_Required tasks_
A. Write out the part of the Frijoles Charros thread that starts at "kritiper's avatar" and ends after "also Oyster Stew.", word for word.
B. Carry the Frijoles Charros thread forward from its last post.

_Text_
───
My husband’s mom makes the best Frijoles Charros, and I call it soup. Hers is thinner than what I have had in restaurants. The restaurant version that I have had I don’t like at all. When I call it soup my husband always corrects me. I think every American would call what she serves soup, but I guess maybe Mexicans would not. I don’t see how it’s much different than black bean soup, it’s similar consistency.

kritiper's avatar

When the soup becomes, in effect, sludge.

zenvelo's avatar

@JLeslie Fijoles Charros is a soup:.

“Frijoles Charros (Mexican Charro Beans) is a traditional, hearty, and delicious pinto bean soup”.

Ramen is a soup. Neither of them is a stew.

My mom used to make Clam Chowder (a soup) but also Oyster Stew.

JLeslie's avatar

@zenvelo My Mexican husband always corrects me, but I don’t doubt some Mexicans might call it soup like me. I googled and some recipes refer to it as a side dish. Here is the menu of a place that had the beans on the side. It was in a small bowl and not soupy at all. https://superica.com/wp-content/uploads/2021/07/LD210705.pdf See down near the bottom of the second page it’s a side for carnitas de puerco.

zenvelo's avatar

@JLeslie It is sopa:

“Básicamente los Frijoles Charros son una sopa donde los frijoles pintos se sumergen en un caldo lleno de sabor proporcionado por diferentes tipos de carnes mezcladas como lo son las salchichas, el chorizo, el jamón y el tocino”

raum's avatar

Is curry a soup, a stew or a sauce?

raum's avatar

@zenvelo Why do campers get all the fun?
───
_Information supplied_

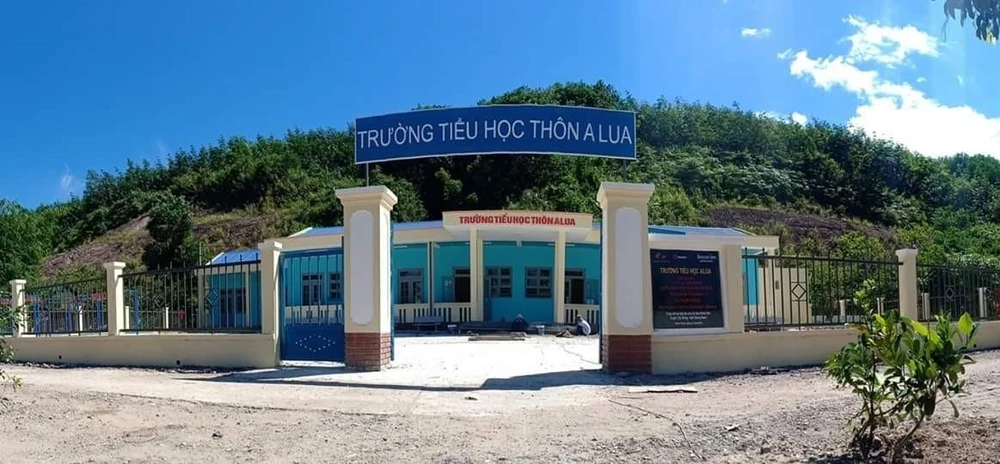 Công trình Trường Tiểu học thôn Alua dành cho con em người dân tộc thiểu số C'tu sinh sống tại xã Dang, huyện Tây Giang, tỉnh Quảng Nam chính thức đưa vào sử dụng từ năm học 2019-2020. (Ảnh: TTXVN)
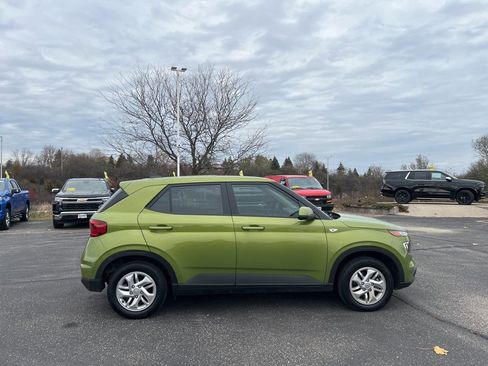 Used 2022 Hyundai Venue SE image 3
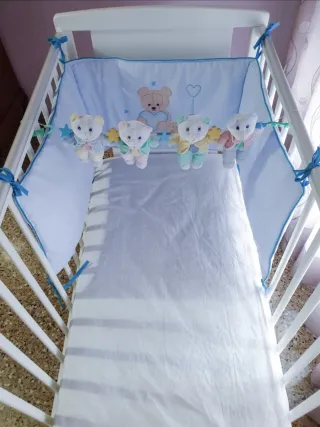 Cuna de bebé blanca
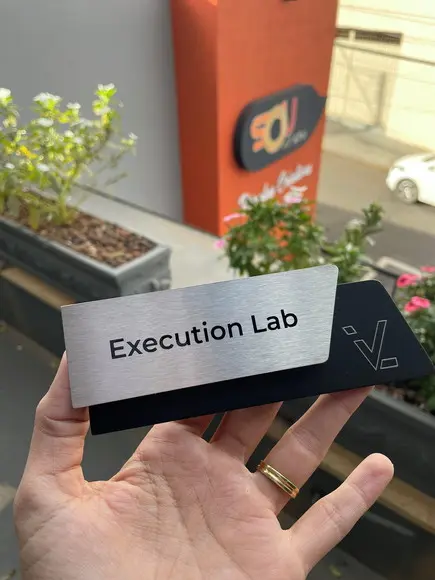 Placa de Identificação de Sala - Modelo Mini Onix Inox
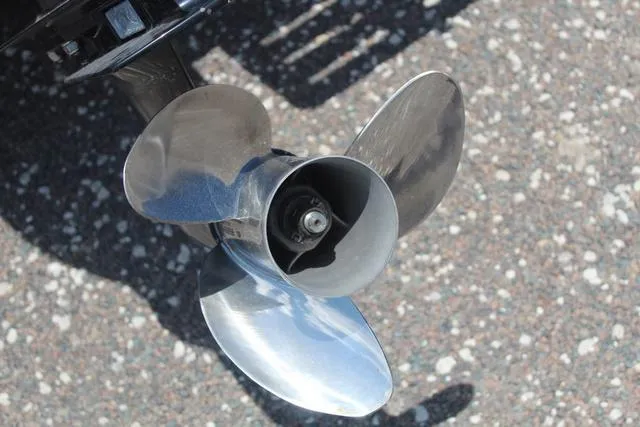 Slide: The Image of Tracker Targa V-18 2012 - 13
───
_Exercise responses_
A.
kritiper's avatar

When the soup becomes, in effect, sludge.

zenvelo's avatar

@JLeslie Fijoles Charros is a soup:.

“Frijoles Charros (Mexican Charro Beans) is a traditional, hearty, and delicious pinto bean soup”.

Ramen is a soup. Neither of them is a stew.

My mom used to make Clam Chowder (a soup) but also Oyster Stew.

B.
Spork!
Spork!
Spork!

raum's avatar

@KNOWITALL Next time I use a spork, I’m going to hum that song and blow a raspberry in @zenvelo ‘s general direction.

Forever_Free's avatar

I made an Alton Brown Gazpacho recipe this morning.

Looking forward to it later.

zenvelo's avatar

@raum Curry is a method. It is definitely not a soup, and it is not a stew, since most curries are not cooked slowly in liquid. (I can make my chicken curry start to finish in a half hour)

KNOWITALL's avatar

@zenvelo Mmmmm, one of my favorites.

So let’s get down to brass tacks, which curry brand do you use?

I use my Japanese ‘Golden Curry’ brand usually, but I have an off brand for back-up curry emergencies….haha!

@raum haha, it doesn’t flow really well but it is funny!

zenvelo's avatar

@KNOWITALL I use a coconut curry sauce available at Whole Foods for my chicken curry. I add Morton and Basset brand Madraas Curry Powder to augment it with some depth.

I also love curry powder sprinkled on deviled eggs. And an excellent lunch is chicken salad with curry spread on toasted cinnamon raisin bread.

ragingloli's avatar

Does Currywurst count as soup?

janbb's avatar

@ragingloli Only if you eat it with a spoon out of your Pilsner.

raum's avatar

@zenvelo Being a method doesn’t make it mutually exclusive. Stew is also a method.

I’d say that curry could be a soup, a stew, a sauce, a seasoning and a method.

janbb's avatar

@raum And let’s not forget it can also be a verb! Oh – the versatility of curry!

raum's avatar

@raum Oh yes!
Now I want some curry for lunch!
Or do I want to put some curry in my lunch?
Or do I want to curry my lunch?

janbb's avatar

@raum If you curry favor with me or curry my horse, I will make you some for lunch!

raum's avatar

@janbb I shall curry favor by stewing a stew of [looks up what penguins like] krill. :D

Dutchess_III's avatar

I don’t even know what curry is…

ragingloli's avatar

You never had Indian food?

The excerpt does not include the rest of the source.